In [1]:
import matplotlib.pyplot as plt
from datetime import datetime, timedelta
from IPython.display import display, HTML
from main import download_data
from pyspark.sql import functions as F
from pyspark.sql import SparkSession
from pyspark.sql import Row
from pyspark.sql.dataframe import DataFrame
from pyspark.sql.types import *
from pyspark.sql.window import Window
from typing import List, Tuple

In [2]:
CRYPTOS = ['BTC', 'VEN', 'ETH', 'EOS', 'LTC', 'XRP', 'BCH', 'XLM', 'CVC']

In [3]:
download_data(CRYPTOS, currency='USD')

Querying for BTC..................................
Querying for VEN...
Querying for ETH............
Querying for EOS....
Querying for LTC....................
Querying for XRP..............
Querying for BCH...
Querying for XLM.......
Querying for CVC....
Saving file to /home/jovyan/data/data_raw.csv


In [4]:
spark = SparkSession.builder.appName("Crypto Data").getOrCreate()
spark.sparkContext.setCheckpointDir('/tmp/checkpoint/')
spark.sparkContext.setLogLevel('INFO')
df = spark.read.csv("/home/jovyan/data/data_raw.csv", inferSchema=True, encoding='utf-8', header=True)
df.printSchema()

root
 |-- close: double (nullable = true)
 |-- high: double (nullable = true)
 |-- low: double (nullable = true)
 |-- open: double (nullable = true)
 |-- time: timestamp (nullable = true)
 |-- volumefrom: double (nullable = true)
 |-- volumeto: double (nullable = true)
 |-- symbol: string (nullable = true)



At this stage, only using a "stupid" average price for structuring the data.
(stupid because we have no way to make a weighed average between high, low, close, open)

In [5]:
df = df.withColumn("trade_volume", F.abs(df['volumefrom']-df['volumeto'])).withColumn("avg-price", (df['high'] + df['close'] + df['open'] + df['low'])/4)
df = df.drop('volumefrom', 'volumeto', 'close', 'open')

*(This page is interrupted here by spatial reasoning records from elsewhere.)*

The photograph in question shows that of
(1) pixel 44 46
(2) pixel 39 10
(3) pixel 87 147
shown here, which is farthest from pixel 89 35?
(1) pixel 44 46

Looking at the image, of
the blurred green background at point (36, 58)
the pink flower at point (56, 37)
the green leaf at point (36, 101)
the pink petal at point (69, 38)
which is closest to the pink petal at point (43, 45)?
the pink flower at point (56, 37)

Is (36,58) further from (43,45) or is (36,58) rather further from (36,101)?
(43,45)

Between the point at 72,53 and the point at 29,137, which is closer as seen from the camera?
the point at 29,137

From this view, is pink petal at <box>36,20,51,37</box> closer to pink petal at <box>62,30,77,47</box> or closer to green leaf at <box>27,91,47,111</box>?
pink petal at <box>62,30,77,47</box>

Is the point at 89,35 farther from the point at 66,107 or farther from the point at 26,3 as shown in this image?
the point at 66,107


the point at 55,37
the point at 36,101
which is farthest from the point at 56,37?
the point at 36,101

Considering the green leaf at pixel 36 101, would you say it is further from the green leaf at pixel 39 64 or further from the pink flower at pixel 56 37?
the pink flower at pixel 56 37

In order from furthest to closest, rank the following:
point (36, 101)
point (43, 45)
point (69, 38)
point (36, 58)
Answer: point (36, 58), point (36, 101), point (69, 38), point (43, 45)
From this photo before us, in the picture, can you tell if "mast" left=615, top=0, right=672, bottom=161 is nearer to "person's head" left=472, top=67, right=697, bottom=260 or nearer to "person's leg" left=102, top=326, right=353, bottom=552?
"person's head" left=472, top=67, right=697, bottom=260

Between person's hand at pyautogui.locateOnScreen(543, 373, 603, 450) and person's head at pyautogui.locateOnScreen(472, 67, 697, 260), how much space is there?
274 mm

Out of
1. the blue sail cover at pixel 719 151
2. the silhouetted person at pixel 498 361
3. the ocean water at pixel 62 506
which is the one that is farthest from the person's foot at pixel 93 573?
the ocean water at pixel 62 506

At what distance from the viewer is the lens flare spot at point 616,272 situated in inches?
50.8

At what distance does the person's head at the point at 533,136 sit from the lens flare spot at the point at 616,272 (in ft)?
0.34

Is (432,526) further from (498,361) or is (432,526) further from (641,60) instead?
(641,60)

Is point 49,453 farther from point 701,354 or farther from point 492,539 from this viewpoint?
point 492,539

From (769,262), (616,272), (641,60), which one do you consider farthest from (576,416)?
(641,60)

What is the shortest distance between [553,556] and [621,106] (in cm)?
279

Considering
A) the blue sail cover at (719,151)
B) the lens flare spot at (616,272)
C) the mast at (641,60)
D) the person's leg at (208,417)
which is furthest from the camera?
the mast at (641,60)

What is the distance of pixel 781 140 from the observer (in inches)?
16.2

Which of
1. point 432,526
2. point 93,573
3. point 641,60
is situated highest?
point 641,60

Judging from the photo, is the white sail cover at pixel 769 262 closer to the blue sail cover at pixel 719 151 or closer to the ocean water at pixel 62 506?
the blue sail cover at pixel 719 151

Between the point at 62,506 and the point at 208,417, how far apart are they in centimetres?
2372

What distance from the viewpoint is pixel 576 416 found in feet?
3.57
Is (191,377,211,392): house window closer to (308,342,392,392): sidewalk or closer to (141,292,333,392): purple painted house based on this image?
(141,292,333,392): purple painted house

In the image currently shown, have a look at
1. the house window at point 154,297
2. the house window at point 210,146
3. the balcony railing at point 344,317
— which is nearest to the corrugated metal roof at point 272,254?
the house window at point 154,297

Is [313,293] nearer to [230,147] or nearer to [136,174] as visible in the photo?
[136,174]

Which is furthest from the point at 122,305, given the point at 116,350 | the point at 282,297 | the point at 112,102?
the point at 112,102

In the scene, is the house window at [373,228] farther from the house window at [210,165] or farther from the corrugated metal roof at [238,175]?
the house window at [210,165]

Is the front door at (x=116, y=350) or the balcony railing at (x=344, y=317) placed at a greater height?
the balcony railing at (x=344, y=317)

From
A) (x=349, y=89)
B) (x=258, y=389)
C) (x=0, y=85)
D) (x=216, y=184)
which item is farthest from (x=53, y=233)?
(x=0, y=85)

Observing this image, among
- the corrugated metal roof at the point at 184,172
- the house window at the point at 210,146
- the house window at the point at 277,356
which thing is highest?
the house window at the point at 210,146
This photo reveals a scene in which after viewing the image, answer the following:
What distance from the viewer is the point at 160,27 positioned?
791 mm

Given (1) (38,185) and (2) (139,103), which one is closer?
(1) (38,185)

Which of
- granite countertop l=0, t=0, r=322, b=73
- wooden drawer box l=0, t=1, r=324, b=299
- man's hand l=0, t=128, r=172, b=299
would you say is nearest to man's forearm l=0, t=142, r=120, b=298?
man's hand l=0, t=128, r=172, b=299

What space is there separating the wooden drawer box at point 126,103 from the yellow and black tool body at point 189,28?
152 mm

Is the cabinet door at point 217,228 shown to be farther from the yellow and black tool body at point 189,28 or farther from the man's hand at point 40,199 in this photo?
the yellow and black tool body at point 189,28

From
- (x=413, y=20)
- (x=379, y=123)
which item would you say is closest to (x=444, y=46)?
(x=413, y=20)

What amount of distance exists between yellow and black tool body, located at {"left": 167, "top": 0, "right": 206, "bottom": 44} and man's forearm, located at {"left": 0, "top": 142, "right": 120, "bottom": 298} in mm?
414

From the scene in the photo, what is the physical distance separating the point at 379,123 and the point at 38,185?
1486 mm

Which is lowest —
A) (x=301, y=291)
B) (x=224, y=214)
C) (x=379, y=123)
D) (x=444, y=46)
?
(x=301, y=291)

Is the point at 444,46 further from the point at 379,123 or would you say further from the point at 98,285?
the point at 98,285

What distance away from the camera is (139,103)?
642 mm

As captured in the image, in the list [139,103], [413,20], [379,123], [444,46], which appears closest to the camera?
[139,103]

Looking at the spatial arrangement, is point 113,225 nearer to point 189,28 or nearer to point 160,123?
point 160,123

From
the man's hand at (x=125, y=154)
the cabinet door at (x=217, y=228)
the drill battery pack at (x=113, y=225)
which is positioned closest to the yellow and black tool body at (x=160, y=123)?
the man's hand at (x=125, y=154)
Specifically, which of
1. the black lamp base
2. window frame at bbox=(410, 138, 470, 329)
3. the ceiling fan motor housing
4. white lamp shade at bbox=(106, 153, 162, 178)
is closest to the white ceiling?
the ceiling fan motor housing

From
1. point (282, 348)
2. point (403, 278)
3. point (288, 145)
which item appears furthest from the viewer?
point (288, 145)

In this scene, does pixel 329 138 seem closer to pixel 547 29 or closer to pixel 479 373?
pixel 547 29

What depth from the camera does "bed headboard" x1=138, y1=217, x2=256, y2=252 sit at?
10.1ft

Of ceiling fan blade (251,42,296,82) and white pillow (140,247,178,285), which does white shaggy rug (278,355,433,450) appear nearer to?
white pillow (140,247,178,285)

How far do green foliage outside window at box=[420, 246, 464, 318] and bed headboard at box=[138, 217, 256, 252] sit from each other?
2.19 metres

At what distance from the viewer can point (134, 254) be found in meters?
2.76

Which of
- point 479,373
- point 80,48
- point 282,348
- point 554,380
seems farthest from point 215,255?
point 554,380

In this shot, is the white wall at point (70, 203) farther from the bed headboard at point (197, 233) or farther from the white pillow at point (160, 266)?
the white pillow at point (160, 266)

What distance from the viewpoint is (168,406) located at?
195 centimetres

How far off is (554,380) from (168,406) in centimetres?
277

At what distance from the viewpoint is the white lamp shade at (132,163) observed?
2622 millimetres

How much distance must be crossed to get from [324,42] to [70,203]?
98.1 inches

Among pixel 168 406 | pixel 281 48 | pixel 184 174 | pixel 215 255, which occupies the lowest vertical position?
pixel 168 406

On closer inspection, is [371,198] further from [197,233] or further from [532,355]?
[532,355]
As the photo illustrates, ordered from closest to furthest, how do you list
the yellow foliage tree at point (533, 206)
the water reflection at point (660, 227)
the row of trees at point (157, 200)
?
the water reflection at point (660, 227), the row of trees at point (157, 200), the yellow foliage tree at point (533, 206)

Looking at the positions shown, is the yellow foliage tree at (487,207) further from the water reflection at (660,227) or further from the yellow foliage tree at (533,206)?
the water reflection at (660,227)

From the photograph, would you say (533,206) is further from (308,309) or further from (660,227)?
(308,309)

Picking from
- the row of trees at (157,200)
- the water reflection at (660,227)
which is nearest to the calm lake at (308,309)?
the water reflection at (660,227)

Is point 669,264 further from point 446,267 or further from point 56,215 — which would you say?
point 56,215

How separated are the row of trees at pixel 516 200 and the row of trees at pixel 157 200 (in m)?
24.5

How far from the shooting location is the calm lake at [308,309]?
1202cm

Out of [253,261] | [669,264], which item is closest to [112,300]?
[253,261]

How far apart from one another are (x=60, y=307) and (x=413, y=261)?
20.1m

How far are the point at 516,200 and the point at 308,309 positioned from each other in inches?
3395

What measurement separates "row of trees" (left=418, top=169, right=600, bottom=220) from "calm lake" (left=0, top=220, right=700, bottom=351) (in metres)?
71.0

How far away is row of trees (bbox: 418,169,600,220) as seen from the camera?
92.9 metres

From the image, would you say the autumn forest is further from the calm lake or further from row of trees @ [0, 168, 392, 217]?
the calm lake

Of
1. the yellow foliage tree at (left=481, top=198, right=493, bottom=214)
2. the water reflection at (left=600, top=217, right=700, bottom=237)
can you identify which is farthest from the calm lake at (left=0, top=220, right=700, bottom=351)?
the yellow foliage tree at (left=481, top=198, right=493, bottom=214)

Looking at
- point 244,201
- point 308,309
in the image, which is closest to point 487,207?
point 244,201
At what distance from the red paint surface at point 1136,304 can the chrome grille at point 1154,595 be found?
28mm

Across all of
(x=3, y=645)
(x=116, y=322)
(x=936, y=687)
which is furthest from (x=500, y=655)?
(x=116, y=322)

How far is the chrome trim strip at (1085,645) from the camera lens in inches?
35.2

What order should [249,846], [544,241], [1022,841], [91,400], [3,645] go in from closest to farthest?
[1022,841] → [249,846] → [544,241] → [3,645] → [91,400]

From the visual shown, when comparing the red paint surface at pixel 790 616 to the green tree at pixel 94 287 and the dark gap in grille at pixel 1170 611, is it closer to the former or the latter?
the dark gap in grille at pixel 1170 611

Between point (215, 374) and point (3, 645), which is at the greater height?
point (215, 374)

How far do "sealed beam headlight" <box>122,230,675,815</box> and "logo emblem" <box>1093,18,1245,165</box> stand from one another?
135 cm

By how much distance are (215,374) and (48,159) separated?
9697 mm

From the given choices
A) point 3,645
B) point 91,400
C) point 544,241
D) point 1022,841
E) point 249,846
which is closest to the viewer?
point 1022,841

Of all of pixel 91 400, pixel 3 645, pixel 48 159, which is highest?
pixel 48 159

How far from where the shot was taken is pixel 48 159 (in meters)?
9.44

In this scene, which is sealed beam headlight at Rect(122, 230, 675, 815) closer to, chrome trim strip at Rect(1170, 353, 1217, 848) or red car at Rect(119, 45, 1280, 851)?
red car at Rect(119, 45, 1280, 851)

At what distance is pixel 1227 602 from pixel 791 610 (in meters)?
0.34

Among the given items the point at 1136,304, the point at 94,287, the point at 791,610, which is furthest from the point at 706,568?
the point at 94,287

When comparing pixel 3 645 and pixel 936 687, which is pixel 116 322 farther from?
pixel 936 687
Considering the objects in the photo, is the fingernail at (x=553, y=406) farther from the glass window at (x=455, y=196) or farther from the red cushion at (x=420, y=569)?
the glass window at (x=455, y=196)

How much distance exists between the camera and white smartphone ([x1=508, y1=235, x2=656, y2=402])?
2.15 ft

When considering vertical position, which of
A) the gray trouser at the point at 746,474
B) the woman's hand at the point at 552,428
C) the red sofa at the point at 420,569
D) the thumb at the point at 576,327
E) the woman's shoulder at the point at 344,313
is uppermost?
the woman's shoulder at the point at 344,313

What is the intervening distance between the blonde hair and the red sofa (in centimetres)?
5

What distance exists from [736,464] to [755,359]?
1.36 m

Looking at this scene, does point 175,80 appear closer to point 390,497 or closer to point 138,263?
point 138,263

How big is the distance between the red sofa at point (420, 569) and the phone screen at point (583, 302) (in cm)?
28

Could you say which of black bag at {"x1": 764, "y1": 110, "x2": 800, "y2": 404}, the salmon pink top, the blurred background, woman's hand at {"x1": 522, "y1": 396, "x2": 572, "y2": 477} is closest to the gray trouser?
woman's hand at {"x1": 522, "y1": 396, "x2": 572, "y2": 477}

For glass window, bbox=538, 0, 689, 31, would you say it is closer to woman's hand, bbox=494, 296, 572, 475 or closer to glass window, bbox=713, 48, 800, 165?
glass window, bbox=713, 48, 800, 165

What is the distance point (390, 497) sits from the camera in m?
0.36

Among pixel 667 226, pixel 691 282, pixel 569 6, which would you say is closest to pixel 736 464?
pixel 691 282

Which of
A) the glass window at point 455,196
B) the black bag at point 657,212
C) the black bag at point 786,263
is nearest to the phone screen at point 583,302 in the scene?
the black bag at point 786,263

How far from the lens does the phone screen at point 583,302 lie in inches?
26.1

Check if the order is still order by time (the last row must match the hour of the extract).
And we will need this date for later processing.

In [6]:
latest_received_date = df.collect()[-1]['time']
latest_received_date

datetime.datetime(2018, 6, 17, 19, 0)

Checking that the latest *date* lines up between all coins

In [7]:
df.groupBy('symbol').agg({'time':'max'}).show()

+------+-------------------+
|symbol|          max(time)|
+------+-------------------+
|   EOS|2018-06-17 19:00:00|
|   LTC|2018-06-17 19:00:00|
|   ETH|2018-06-17 19:00:00|
|   BCH|2018-06-17 19:00:00|
|   VEN|2018-06-17 19:00:00|
|   BTC|2018-06-17 19:00:00|
|   XLM|2018-06-17 19:00:00|
|   CVC|2018-06-17 19:00:00|
|   XRP|2018-06-17 19:00:00|
+------+-------------------+



Cols to be used as features and label for our model.

In [8]:
DELTA_MATCH = {
    'label': {
        'price+24h-max': 24,
#         'price+24h-min': 24,  # not in use for now.
    },
    'price': {
        'price-0h': 0,
        'price-1h': -1,
        'price-2h': -2,
        'price-4h': -4,
        'price-5h': -5,
        'price-6h': -6,
        'price-8h': -8,
        'price-10h': -10,
        'price-12h': -12,
        'price-24h': -24,
        'price-48h': -48,
        'price-96h': -96,
        'price-192h': -192,
        'price-384h': -384,
        'price-768h': -768,
    },
    'volume': {
        'vol-0h': 0,
        'vol-1h': -1,
        'vol-2h': -2,
        'vol-4h': -4,
        'vol-6h': -6,
        'vol-8h': -8,
        'vol-10h': -10,
        'vol-16h': -16,
        'vol-24h': -24,
        'vol-48h': -48,
        'vol-96h': -96,
        'vol-192h': -192,
        'vol-384h': -384,
        'vol-768h': -768,
    }
}

Create and fill columns according to the historic data (in hours timedelta) defined in the PAST_DELTAS dict

In [9]:
columnizer_win = Window.partitionBy("symbol").orderBy("time")
for symb in CRYPTOS:
    for k, v in DELTA_MATCH['price'].items():
        df = df.withColumn(k, F.lag(df['avg-price'], v*-1).over(columnizer_win))
    for k, v in DELTA_MATCH['volume'].items():
        df = df.withColumn(k, F.lag(df['trade_volume'], v*-1).over(columnizer_win))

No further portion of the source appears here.